Female veterinarians are 3.5 times more likely to die by suicide than the general population as compared to the male veterinarians who are 2.1 times more likely to die by suicide than the general population. This statistics is according to an analysis published in the Journal of the American Veterinary Medical Association.
The analysis was conducted by Centers for Disease Control and Prevention (CDC) researchers. The analysis reviewed the death records of 11,620 veterinarians from 1979 to 2015. The analysis showed that men made up for 82 % of suicides by veterinarians during the period of study, the ratio being 4.6 to 1 as compared to the ratio of male to female of about 3.6 to 1 in general population.
For more than 30 years, consistent research has shown that due to occupational stress, depression, anxiety and burn out, veterinarians are at higher risk of suicide than the general population.
The researchers of CDC said that veterinary school selects applicants on the basis of perfectionism so that the candidates can meet the rigorous academic requirements.

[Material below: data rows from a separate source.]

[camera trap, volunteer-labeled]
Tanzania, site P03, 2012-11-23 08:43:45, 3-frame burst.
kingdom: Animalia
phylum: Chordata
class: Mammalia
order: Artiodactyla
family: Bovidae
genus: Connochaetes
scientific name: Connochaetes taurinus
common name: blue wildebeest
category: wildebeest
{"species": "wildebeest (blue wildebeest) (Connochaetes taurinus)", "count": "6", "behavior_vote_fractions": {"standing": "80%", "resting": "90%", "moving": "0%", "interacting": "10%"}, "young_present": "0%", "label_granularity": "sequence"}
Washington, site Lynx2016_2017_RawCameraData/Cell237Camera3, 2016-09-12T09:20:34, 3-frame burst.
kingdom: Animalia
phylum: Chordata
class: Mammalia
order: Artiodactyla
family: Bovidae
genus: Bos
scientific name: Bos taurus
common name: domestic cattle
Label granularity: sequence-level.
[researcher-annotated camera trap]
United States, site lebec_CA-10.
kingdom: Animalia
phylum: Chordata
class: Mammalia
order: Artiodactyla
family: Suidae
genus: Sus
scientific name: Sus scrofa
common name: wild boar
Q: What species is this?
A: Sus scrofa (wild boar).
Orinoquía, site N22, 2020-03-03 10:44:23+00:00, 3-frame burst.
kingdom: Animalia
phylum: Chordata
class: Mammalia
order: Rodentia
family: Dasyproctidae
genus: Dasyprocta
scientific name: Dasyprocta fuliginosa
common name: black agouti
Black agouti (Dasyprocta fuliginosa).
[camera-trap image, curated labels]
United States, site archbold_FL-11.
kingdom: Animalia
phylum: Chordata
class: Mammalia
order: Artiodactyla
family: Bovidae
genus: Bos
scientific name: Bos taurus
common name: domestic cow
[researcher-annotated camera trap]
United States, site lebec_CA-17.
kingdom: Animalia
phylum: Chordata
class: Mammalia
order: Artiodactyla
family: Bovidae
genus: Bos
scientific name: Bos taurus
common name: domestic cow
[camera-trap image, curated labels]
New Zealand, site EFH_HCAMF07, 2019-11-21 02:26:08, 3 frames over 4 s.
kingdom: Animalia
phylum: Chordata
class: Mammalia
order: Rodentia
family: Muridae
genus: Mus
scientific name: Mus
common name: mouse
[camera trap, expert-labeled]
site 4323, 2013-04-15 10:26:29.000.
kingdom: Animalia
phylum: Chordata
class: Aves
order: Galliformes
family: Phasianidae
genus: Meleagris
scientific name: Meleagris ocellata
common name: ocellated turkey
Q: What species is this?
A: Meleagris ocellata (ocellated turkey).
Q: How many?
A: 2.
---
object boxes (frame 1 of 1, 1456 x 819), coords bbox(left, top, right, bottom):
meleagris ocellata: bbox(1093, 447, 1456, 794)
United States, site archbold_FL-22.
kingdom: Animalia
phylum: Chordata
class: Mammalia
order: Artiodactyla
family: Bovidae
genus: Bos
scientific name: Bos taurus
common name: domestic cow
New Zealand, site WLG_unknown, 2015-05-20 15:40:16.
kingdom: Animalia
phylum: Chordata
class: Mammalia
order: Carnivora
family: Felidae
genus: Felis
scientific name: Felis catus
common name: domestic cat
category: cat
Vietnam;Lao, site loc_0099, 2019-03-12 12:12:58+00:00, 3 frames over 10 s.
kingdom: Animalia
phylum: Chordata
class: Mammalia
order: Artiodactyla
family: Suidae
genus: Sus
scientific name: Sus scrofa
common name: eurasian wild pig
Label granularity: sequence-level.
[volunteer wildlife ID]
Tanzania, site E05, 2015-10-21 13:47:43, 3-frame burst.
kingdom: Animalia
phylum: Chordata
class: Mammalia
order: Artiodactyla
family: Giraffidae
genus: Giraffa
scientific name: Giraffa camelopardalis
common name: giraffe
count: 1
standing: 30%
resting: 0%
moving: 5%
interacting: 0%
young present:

They added that perfectionism is often related to higher risk of mental illnesses that include depression and anxiety.
The researchers also suggested that veterinarians have an easy access to pharmaceutical drugs that are generally used for animal euthanization.
The analysis also showed that in the U.S. the %age of female veterinarians is 60 %. It also noted that while among female veterinarians the %age of deaths by suicide has remained constant from 2000, the number of deaths by suicide have risen as women’s number in the profession has grown steadily.
According to the analysis, women are also more likely to use poison to kill themselves than men who are more likely to use firearms.
The CDC researchers also warned that the high suicide rates could have been biased due to incomplete data. But they also added that the data highlights the need for comprehensive strategies for suicide prevention of this particular population.